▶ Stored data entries

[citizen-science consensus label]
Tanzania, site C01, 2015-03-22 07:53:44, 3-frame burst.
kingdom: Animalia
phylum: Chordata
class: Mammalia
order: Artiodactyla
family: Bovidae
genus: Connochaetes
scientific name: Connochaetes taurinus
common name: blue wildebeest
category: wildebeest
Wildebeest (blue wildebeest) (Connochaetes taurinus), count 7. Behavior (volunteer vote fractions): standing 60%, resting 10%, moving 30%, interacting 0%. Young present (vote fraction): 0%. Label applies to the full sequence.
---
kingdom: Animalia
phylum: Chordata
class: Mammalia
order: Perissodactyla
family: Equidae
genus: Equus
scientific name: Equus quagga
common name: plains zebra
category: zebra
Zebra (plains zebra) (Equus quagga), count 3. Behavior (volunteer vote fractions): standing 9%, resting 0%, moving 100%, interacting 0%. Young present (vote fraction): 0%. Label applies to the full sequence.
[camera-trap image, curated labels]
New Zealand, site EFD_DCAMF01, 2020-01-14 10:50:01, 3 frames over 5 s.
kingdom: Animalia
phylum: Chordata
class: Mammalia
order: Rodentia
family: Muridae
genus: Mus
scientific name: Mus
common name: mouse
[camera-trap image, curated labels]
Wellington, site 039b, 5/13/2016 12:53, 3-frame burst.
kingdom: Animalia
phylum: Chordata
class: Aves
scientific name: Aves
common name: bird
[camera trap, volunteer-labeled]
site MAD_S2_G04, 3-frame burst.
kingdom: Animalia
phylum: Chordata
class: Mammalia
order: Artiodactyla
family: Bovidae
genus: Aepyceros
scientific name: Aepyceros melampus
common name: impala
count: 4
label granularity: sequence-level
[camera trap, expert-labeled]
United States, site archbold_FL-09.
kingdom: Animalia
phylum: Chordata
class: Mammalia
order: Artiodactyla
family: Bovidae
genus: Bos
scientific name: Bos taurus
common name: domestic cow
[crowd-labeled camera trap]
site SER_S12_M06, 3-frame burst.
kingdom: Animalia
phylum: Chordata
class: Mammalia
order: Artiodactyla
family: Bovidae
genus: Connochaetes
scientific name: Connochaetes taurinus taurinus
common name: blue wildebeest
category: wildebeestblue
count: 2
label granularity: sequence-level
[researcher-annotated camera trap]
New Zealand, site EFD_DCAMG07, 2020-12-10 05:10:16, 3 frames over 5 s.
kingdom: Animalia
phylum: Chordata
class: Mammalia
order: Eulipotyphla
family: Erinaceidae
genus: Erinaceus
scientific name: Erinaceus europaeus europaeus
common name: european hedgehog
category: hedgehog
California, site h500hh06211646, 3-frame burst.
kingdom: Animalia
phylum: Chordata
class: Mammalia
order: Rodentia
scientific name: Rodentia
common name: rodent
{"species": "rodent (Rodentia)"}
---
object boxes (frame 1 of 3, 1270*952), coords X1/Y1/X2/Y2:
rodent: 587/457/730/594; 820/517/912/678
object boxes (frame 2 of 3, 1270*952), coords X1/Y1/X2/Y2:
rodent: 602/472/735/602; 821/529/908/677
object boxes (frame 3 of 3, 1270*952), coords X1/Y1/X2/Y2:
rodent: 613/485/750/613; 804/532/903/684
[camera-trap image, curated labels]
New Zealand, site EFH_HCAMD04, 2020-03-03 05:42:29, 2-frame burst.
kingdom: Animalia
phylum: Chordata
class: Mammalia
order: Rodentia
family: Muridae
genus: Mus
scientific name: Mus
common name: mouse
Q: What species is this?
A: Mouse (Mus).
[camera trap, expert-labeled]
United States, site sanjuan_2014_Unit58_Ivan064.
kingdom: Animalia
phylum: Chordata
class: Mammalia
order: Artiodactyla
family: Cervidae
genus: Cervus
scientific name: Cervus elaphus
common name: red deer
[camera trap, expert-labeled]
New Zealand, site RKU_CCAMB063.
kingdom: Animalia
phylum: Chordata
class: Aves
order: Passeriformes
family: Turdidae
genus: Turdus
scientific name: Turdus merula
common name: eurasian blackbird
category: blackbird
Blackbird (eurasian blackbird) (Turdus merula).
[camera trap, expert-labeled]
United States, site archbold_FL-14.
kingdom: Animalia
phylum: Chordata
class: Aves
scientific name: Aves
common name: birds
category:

▶ Work to complete
Please reproduce each entry above exactly as it reads.

▶ Output for this exercise
[citizen-science consensus label]
Tanzania, site C01, 2015-03-22 07:53:44, 3-frame burst.
kingdom: Animalia
phylum: Chordata
class: Mammalia
order: Artiodactyla
family: Bovidae
genus: Connochaetes
scientific name: Connochaetes taurinus
common name: blue wildebeest
category: wildebeest
Wildebeest (blue wildebeest) (Connochaetes taurinus), count 7. Behavior (volunteer vote fractions): standing 60%, resting 10%, moving 30%, interacting 0%. Young present (vote fraction): 0%. Label applies to the full sequence.
---
kingdom: Animalia
phylum: Chordata
class: Mammalia
order: Perissodactyla
family: Equidae
genus: Equus
scientific name: Equus quagga
common name: plains zebra
category: zebra
Zebra (plains zebra) (Equus quagga), count 3. Behavior (volunteer vote fractions): standing 9%, resting 0%, moving 100%, interacting 0%. Young present (vote fraction): 0%. Label applies to the full sequence.
[camera-trap image, curated labels]
New Zealand, site EFD_DCAMF01, 2020-01-14 10:50:01, 3 frames over 5 s.
kingdom: Animalia
phylum: Chordata
class: Mammalia
order: Rodentia
family: Muridae
genus: Mus
scientific name: Mus
common name: mouse
[camera-trap image, curated labels]
Wellington, site 039b, 5/13/2016 12:53, 3-frame burst.
kingdom: Animalia
phylum: Chordata
class: Aves
scientific name: Aves
common name: bird
[camera trap, volunteer-labeled]
site MAD_S2_G04, 3-frame burst.
kingdom: Animalia
phylum: Chordata
class: Mammalia
order: Artiodactyla
family: Bovidae
genus: Aepyceros
scientific name: Aepyceros melampus
common name: impala
count: 4
label granularity: sequence-level
[camera trap, expert-labeled]
United States, site archbold_FL-09.
kingdom: Animalia
phylum: Chordata
class: Mammalia
order: Artiodactyla
family: Bovidae
genus: Bos
scientific name: Bos taurus
common name: domestic cow
[crowd-labeled camera trap]
site SER_S12_M06, 3-frame burst.
kingdom: Animalia
phylum: Chordata
class: Mammalia
order: Artiodactyla
family: Bovidae
genus: Connochaetes
scientific name: Connochaetes taurinus taurinus
common name: blue wildebeest
category: wildebeestblue
count: 2
label granularity: sequence-level
[researcher-annotated camera trap]
New Zealand, site EFD_DCAMG07, 2020-12-10 05:10:16, 3 frames over 5 s.
kingdom: Animalia
phylum: Chordata
class: Mammalia
order: Eulipotyphla
family: Erinaceidae
genus: Erinaceus
scientific name: Erinaceus europaeus europaeus
common name: european hedgehog
category: hedgehog
California, site h500hh06211646, 3-frame burst.
kingdom: Animalia
phylum: Chordata
class: Mammalia
order: Rodentia
scientific name: Rodentia
common name: rodent
{"species": "rodent (Rodentia)"}
---
object boxes (frame 1 of 3, 1270*952), coords X1/Y1/X2/Y2:
rodent: 587/457/730/594; 820/517/912/678
object boxes (frame 2 of 3, 1270*952), coords X1/Y1/X2/Y2:
rodent: 602/472/735/602; 821/529/908/677
object boxes (frame 3 of 3, 1270*952), coords X1/Y1/X2/Y2:
rodent: 613/485/750/613; 804/532/903/684
[camera-trap image, curated labels]
New Zealand, site EFH_HCAMD04, 2020-03-03 05:42:29, 2-frame burst.
kingdom: Animalia
phylum: Chordata
class: Mammalia
order: Rodentia
family: Muridae
genus: Mus
scientific name: Mus
common name: mouse
Q: What species is this?
A: Mouse (Mus).
[camera trap, expert-labeled]
United States, site sanjuan_2014_Unit58_Ivan064.
kingdom: Animalia
phylum: Chordata
class: Mammalia
order: Artiodactyla
family: Cervidae
genus: Cervus
scientific name: Cervus elaphus
common name: red deer
[camera trap, expert-labeled]
New Zealand, site RKU_CCAMB063.
kingdom: Animalia
phylum: Chordata
class: Aves
order: Passeriformes
family: Turdidae
genus: Turdus
scientific name: Turdus merula
common name: eurasian blackbird
category: blackbird
Blackbird (eurasian blackbird) (Turdus merula).
[camera trap, expert-labeled]
United States, site archbold_FL-14.
kingdom: Animalia
phylum: Chordata
class: Aves
scientific name: Aves
common name: birds
category:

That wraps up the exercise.